## [How to complete this task]
Every entry is to be returned unchanged, and no picture is to be included.

## [Data records]
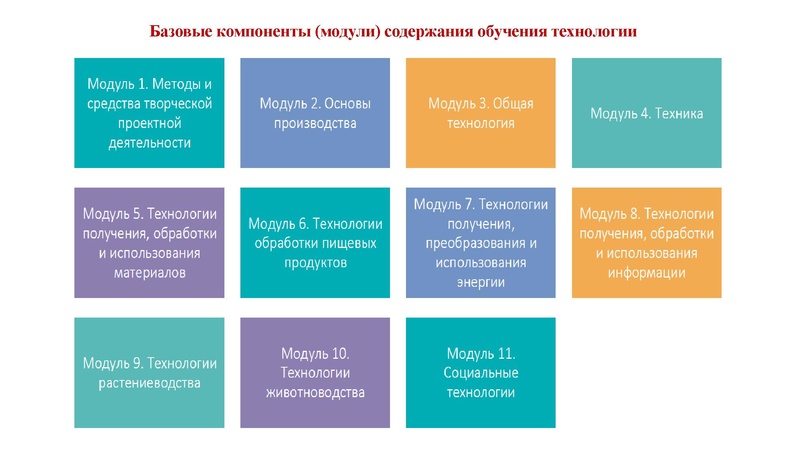 Базовые компоненты (модули) содержания обучения технологии

Модуль 1. Методы и средства творческой проектной деятельности

Модуль 2. Основы производства

Модуль 3. Общая технология

Модуль 4. Техника

Модуль 5. Технологии получения, обработки и использования материалов

Модуль 6. Технологии обработки пищевых продуктов

Модуль 7. Технологии получения, преобразования и использования энергии

Модуль 8. Технологии получения, обработки и использования информации

Модуль 9. Технологии растениеводства

Модуль 10. Технологии животноводства

Модуль 11. Социальные технологии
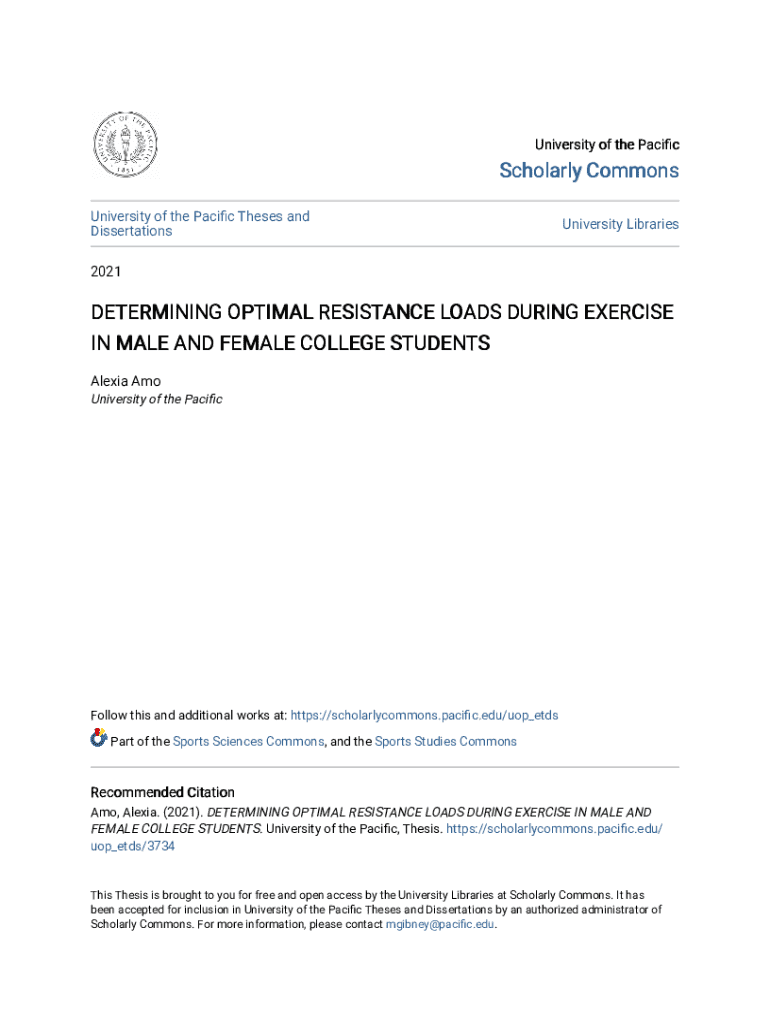 University of the Pacific
Scholarly Commons

University of the Pacific Theses and Dissertations

University Libraries

2021

DETERMINING OPTIMAL RESISTANCE LOADS DURING EXERCISE IN MALE AND FEMALE COLLEGE STUDENTS

Alexia Amo
University of the Pacific

Follow this and additional works at: https://scholarlycommons.pacific.edu/uop_etds

Part of the Sports Sciences Commons, and the Sports Studies Commons

Recommended Citation
Amo, Alexia. (2021). DETERMINING OPTIMAL RESISTANCE LOADS DURING EXERCISE IN MALE AND FEMALE COLLEGE STUDENTS. University of the Pacific, Thesis. https://scholarlycommons.pacific.edu/uop_etds/3734

This Thesis is brought to you for free and open access by the University Libraries at Scholarly Commons. It has been accepted for inclusion in University of the Pacific Theses and Dissertations by an authorized administrator of Scholarly Commons. For more information, please contact mgibney@pacific.edu.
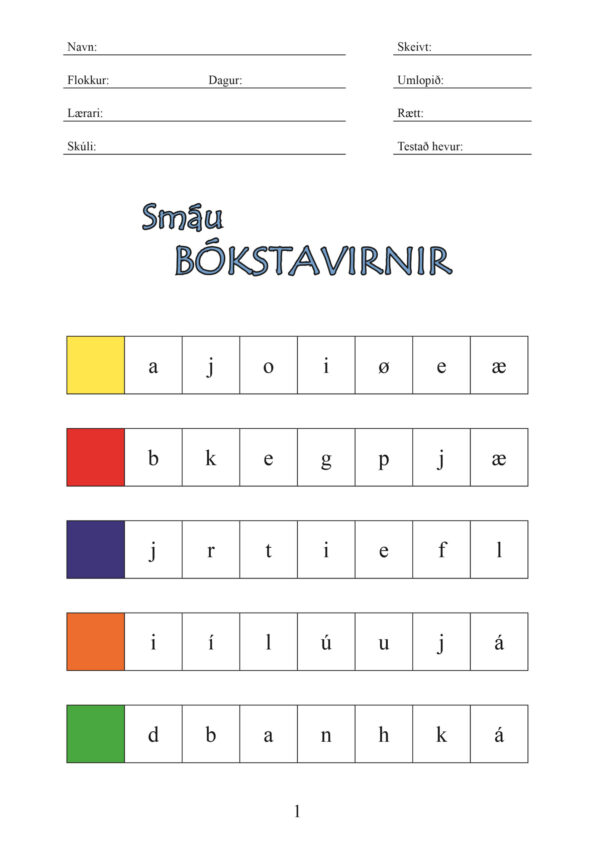 Navn:

Flokkur: Dagur:

Lærari:

Skúli:

Skeivt:

Umlopið:

Rætt:

Testað hevur:

Smáu
BÓKSTAVIRNIR

| | a | j | o | i | ø | e | æ |
|---|---|---|---|---|---|---|---|

| | b | k | e | g | p | j | æ |
|---|---|---|---|---|---|---|---|

| | j | r | t | i | e | f | l |
|---|---|---|---|---|---|---|---|

| | i | í | l | ú | u | j | á |
|---|---|---|---|---|---|---|---|

| | d | b | a | n | h | k | á |
|---|---|---|---|---|---|---|---|

1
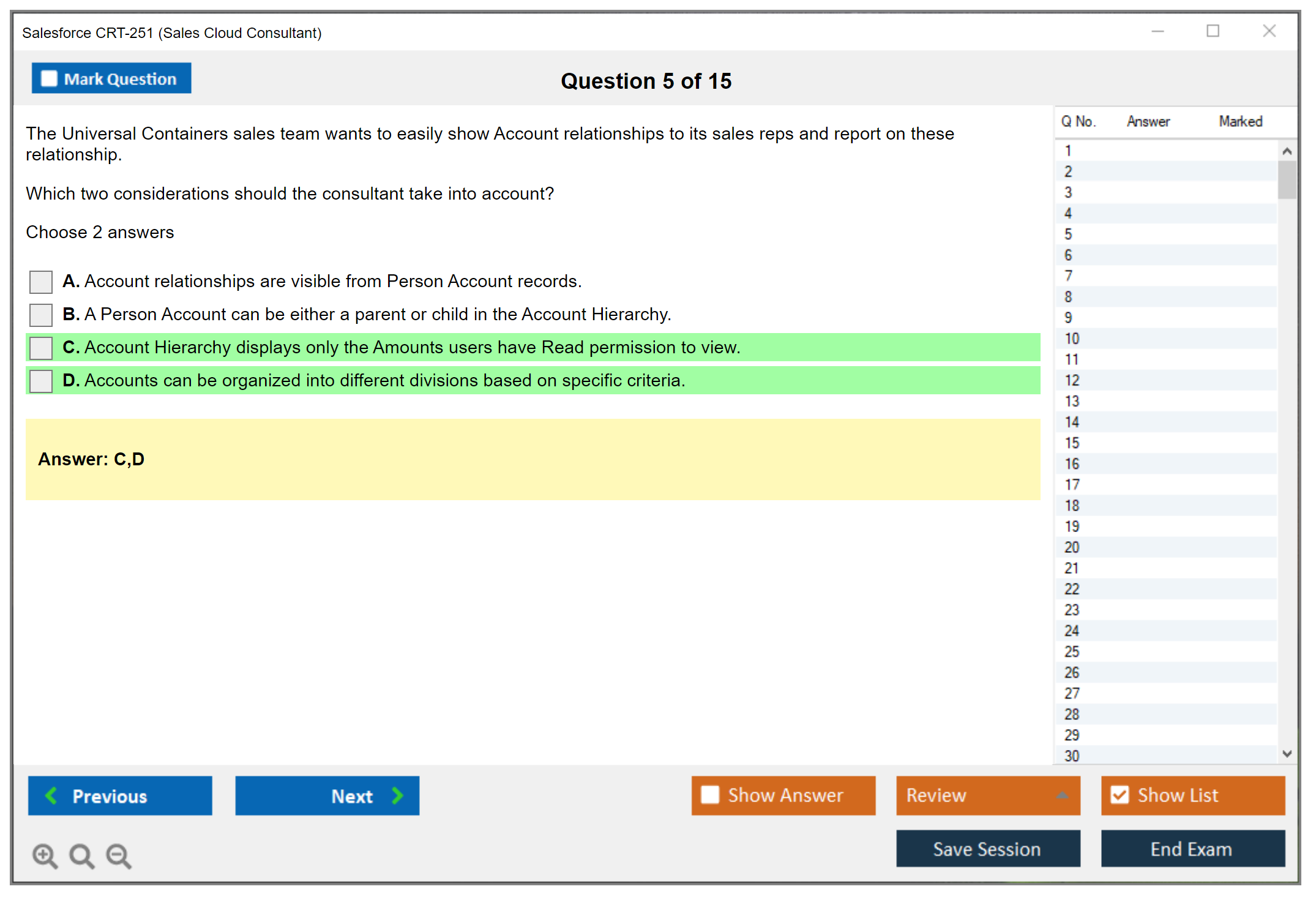 Salesforce CRT-251 (Sales Cloud Consultant)

Mark Question

Question 5 of 15

The Universal Containers sales team wants to easily show Account relationships to its sales reps and report on these relationship.

Which two considerations should the consultant take into account?

Choose 2 answers

A. Account relationships are visible from Person Account records.

B. A Person Account can be either a parent or child in the Account Hierarchy.

C. Account Hierarchy displays only the Amounts users have Read permission to view.

D. Accounts can be organized into different divisions based on specific criteria.

Answer: C,D

| Q No. | Answer | Marked |
|---|---|---|
| 1 | | |
| 2 | | |
| 3 | | |
| 4 | | |
| 5 | | |
| 6 | | |
| 7 | | |
| 8 | | |
| 9 | | |
| 10 | | |
| 11 | | |
| 12 | | |
| 13 | | |
| 14 | | |
| 15 | | |
| 16 | | |
| 17 | | |
| 18 | | |
| 19 | | |
| 20 | | |
| 21 | | |
| 22 | | |
| 23 | | |
| 24 | | |
| 25 | | |
| 26 | | |
| 27 | | |
| 28 | | |
| 29 | | |
| 30 | | |

Previous

Next

Show Answer

Review

Show List

Save Session

End Exam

## [Response]
 Базовые компоненты (модули) содержания обучения технологии

Модуль 1. Методы и средства творческой проектной деятельности

Модуль 2. Основы производства

Модуль 3. Общая технология

Модуль 4. Техника

Модуль 5. Технологии получения, обработки и использования материалов

Модуль 6. Технологии обработки пищевых продуктов

Модуль 7. Технологии получения, преобразования и использования энергии

Модуль 8. Технологии получения, обработки и использования информации

Модуль 9. Технологии растениеводства

Модуль 10. Технологии животноводства

Модуль 11. Социальные технологии
 University of the Pacific
Scholarly Commons

University of the Pacific Theses and Dissertations

University Libraries

2021

DETERMINING OPTIMAL RESISTANCE LOADS DURING EXERCISE IN MALE AND FEMALE COLLEGE STUDENTS

Alexia Amo
University of the Pacific

Follow this and additional works at: https://scholarlycommons.pacific.edu/uop_etds

Part of the Sports Sciences Commons, and the Sports Studies Commons

Recommended Citation
Amo, Alexia. (2021). DETERMINING OPTIMAL RESISTANCE LOADS DURING EXERCISE IN MALE AND FEMALE COLLEGE STUDENTS. University of the Pacific, Thesis. https://scholarlycommons.pacific.edu/uop_etds/3734

This Thesis is brought to you for free and open access by the University Libraries at Scholarly Commons. It has been accepted for inclusion in University of the Pacific Theses and Dissertations by an authorized administrator of Scholarly Commons. For more information, please contact mgibney@pacific.edu.
 Navn:

Flokkur: Dagur:

Lærari:

Skúli:

Skeivt:

Umlopið:

Rætt:

Testað hevur:

Smáu
BÓKSTAVIRNIR

| | a | j | o | i | ø | e | æ |
|---|---|---|---|---|---|---|---|

| | b | k | e | g | p | j | æ |
|---|---|---|---|---|---|---|---|

| | j | r | t | i | e | f | l |
|---|---|---|---|---|---|---|---|

| | i | í | l | ú | u | j | á |
|---|---|---|---|---|---|---|---|

| | d | b | a | n | h | k | á |
|---|---|---|---|---|---|---|---|

1
 Salesforce CRT-251 (Sales Cloud Consultant)

Mark Question

Question 5 of 15

The Universal Containers sales team wants to easily show Account relationships to its sales reps and report on these relationship.

Which two considerations should the consultant take into account?

Choose 2 answers

A. Account relationships are visible from Person Account records.

B. A Person Account can be either a parent or child in the Account Hierarchy.

C. Account Hierarchy displays only the Amounts users have Read permission to view.

D. Accounts can be organized into different divisions based on specific criteria.

Answer: C,D

| Q No. | Answer | Marked |
|---|---|---|
| 1 | | |
| 2 | | |
| 3 | | |
| 4 | | |
| 5 | | |
| 6 | | |
| 7 | | |
| 8 | | |
| 9 | | |
| 10 | | |
| 11 | | |
| 12 | | |
| 13 | | |
| 14 | | |
| 15 | | |
| 16 | | |
| 17 | | |
| 18 | | |
| 19 | | |
| 20 | | |
| 21 | | |
| 22 | | |
| 23 | | |
| 24 | | |
| 25 | | |
| 26 | | |
| 27 | | |
| 28 | | |
| 29 | | |
| 30 | | |

Previous

Next

Show Answer

Review

Show List

Save Session

End Exam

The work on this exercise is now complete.